>> START
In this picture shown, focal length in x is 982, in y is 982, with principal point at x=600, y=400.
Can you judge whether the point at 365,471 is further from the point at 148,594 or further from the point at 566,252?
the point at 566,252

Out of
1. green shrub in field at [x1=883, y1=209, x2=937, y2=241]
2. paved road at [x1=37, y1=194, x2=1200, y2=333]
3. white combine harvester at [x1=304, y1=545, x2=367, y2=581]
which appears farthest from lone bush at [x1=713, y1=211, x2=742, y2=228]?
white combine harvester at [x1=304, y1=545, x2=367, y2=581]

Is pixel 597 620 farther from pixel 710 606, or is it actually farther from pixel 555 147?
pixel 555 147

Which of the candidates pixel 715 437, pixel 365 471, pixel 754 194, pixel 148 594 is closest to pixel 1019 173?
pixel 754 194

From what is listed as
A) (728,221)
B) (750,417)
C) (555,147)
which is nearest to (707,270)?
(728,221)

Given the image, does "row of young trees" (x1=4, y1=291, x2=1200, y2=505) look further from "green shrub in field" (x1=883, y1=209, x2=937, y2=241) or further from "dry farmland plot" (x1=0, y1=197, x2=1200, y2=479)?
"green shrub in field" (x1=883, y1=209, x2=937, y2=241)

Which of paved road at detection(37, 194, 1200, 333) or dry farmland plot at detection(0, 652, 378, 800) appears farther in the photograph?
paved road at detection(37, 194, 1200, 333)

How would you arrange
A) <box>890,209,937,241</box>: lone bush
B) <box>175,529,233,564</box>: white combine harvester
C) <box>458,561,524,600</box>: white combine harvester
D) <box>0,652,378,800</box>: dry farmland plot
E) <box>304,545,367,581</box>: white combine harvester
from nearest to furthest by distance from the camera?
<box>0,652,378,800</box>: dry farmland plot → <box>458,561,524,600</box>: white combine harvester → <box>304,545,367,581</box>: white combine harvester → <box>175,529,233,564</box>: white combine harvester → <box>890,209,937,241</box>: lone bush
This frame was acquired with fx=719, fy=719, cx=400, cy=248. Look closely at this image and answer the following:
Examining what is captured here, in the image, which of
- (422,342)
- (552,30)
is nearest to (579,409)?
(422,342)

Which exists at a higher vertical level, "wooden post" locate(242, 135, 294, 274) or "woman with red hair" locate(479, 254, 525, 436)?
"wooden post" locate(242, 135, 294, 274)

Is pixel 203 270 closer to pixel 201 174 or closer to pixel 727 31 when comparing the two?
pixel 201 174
>> END
_Written exercise_: Please copy out, word for word, the stretch of the items from the line containing "Which exists at" through the end of the items, including both of those lines.

_Solution_:
Which exists at a higher vertical level, "wooden post" locate(242, 135, 294, 274) or "woman with red hair" locate(479, 254, 525, 436)?
"wooden post" locate(242, 135, 294, 274)

Is pixel 203 270 closer to pixel 201 174 or closer to pixel 727 31 when comparing the two?
pixel 201 174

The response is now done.